Jameson suggests that Althusser’s ideas live on as a kind of pioneering way; perhaps analogous to understanding how our own ancestors still contribute to the lives we live today. One basic premise seems reliable, accurate. Jameson writes,” . . .what we normally think of as ideological positions—thoughts, opinions, world-views, with all their political implications and consequences—never exist only in the mind of the individual experience and consciousness; they are always supported and reinforced, indeed reproduced, by the social institutions and apparatuses, whether those are state based, like the army or the judicial instance, or seemingly as private as the family and the school, the art museum and the institutions of the media, the church and the small-claims court. Ideology is institutional first and foremost and only later on to be considered a matter of consciousness” (xii).

Again, Althusser can be seen as asking the following: Why do people believe what they believe? The impetus here is that we all carry assumptions about the world around with us in our minds and Althusser suggests that we may need to be vigilant and willing to question the validity of those assumptions, especially if they are grounded in ideological biases.

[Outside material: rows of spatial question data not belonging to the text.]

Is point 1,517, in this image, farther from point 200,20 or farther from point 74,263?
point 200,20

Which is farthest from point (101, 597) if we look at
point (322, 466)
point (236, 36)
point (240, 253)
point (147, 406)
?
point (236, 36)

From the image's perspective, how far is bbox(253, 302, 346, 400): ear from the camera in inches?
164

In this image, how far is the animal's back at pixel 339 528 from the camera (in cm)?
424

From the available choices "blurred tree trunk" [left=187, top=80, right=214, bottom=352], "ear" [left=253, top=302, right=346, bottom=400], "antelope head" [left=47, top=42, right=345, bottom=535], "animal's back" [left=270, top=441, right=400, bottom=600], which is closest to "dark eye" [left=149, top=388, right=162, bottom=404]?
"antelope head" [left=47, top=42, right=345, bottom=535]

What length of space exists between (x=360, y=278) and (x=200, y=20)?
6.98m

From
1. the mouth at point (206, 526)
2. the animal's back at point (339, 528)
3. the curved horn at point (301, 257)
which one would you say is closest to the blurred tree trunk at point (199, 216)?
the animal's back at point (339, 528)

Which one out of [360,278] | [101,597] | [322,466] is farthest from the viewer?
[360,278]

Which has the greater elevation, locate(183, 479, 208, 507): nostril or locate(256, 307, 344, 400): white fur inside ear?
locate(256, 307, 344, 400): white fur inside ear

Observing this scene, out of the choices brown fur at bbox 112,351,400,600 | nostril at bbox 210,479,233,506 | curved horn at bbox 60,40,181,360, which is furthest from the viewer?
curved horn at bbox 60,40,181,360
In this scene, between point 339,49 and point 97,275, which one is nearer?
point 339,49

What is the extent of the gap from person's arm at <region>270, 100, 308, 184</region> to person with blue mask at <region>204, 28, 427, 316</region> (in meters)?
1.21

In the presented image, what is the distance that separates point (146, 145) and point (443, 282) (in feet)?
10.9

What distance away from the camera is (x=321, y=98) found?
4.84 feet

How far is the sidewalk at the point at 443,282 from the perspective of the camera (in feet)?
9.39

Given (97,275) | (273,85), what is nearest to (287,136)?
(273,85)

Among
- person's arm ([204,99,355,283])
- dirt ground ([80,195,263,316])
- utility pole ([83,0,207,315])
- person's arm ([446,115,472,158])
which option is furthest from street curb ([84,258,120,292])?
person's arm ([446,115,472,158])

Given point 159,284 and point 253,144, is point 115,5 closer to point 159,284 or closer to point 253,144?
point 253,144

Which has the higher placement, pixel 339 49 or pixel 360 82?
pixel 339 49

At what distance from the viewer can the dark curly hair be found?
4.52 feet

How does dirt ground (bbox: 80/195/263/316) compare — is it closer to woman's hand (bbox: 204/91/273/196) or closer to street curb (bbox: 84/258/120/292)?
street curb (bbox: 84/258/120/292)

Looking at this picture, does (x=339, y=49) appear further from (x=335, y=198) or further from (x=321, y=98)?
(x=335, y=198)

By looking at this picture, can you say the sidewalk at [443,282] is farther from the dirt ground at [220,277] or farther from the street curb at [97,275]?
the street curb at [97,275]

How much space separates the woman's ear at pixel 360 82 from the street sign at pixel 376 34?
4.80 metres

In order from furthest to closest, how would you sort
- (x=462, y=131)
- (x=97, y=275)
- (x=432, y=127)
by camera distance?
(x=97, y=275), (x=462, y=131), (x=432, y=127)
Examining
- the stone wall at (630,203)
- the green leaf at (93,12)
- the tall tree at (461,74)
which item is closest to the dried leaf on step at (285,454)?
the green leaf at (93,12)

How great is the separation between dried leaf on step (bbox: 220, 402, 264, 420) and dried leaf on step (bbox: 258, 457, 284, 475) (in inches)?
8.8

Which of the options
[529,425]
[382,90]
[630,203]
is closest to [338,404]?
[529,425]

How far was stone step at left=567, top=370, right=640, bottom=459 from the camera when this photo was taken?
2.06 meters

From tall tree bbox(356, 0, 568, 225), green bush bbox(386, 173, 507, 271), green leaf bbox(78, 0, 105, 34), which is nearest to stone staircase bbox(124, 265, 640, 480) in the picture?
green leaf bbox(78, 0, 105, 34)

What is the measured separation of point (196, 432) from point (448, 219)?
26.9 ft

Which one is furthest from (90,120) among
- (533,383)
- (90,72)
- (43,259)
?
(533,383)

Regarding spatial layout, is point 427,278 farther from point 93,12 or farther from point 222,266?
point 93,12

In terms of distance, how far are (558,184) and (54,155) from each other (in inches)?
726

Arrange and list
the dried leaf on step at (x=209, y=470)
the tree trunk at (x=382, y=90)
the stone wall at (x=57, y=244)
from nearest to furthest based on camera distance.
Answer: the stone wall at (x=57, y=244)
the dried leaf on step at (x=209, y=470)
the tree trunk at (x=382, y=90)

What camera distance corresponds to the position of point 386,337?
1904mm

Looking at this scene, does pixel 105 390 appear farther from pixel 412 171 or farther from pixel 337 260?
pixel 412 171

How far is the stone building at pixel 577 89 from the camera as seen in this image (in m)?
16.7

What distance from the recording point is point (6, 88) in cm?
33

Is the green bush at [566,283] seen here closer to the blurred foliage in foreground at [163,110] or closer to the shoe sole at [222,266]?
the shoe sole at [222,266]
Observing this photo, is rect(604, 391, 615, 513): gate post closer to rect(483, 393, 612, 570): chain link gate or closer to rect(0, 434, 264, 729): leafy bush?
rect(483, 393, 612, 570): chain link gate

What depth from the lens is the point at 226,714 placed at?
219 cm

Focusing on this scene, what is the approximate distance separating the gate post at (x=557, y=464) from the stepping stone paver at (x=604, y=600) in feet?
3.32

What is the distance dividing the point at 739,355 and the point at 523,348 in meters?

According to Plato, Socrates said, “The unexamined life is not worth living.” It is easy to misread Althusser here. He explodes (proves false) the ideas of Marx that suggest that Priests and despots manipulate the masses with “Beautiful Lies.” That does not mean that “Wag the Dog” doesn’t happen. Yet, Althusser’s intension is to look elsewhere. The key is the “relationship” the real world. And Althusser asks an interesting question. Why is this imaginary relationship even necessary?

Ideology has a material existence. Althusser says he will not prove this statement. He asks for us to consider it because awareness resides here. Ideology exists in different modalities; it is deliverable in different ways. I may be imposing on Althusser, but “institutions” result from ideas, but the reverse also applies, from various points of view or levels of consciousness that we believe we have chosen freely. In a schema, we inscribe out thinking onto the world (or so we believe) and act out the ritual practices according to the correct principles (1266).  We act out the ideas in our head—or rather the ideas of a human subject exist in his action or ought to.  Yet, Althusser suggests that rituals are predetermined in part, an ideological apparatus. His example of a funeral, for instance, can be seen as an institutionalized “script” that we will follow sometimes without question—the proper action of the caring and the compassionate person is inscribed in the material existence of an ideological apparatus for burial. We purchase coffins and pieces of ground in the cemetery and thus participate in the rules of the ritual. Today, some resistance to the absolute apparatus of a funeral exist; alternative points of view emerge? The point here is that in acting out our desire to be a compassionate and loving person , we embrace certain practices, rituals, that tell us directly, almost in motion, what to do to achieve that sense of self. We ought to have a funeral like this for otherwise this is “wicked.”

I remember when the great naturalist, anarchist, and above all else, incredible writer Edward Abbey died. Some of you may remember him. He wanted his body basically to be dumped in the desert (a landscape he so loved) and consumed by the buzzards, his flesh to actually be returned to the earth from the ass end of these magnificent birds. So be it. His closest friends (supposedly the story goes) stole his body and did as he had requested. The problem is that such is against the law (RSAs) and secondly it just seems strange and wrong, i.e. wicked (ISAs).

Althusser admits that we are looking at poorly explored domains. He acknowledges the complexity of all this heavy thinking about “subject” and his central thesis: ideology interpellates individuals as subjects. “Hey You.”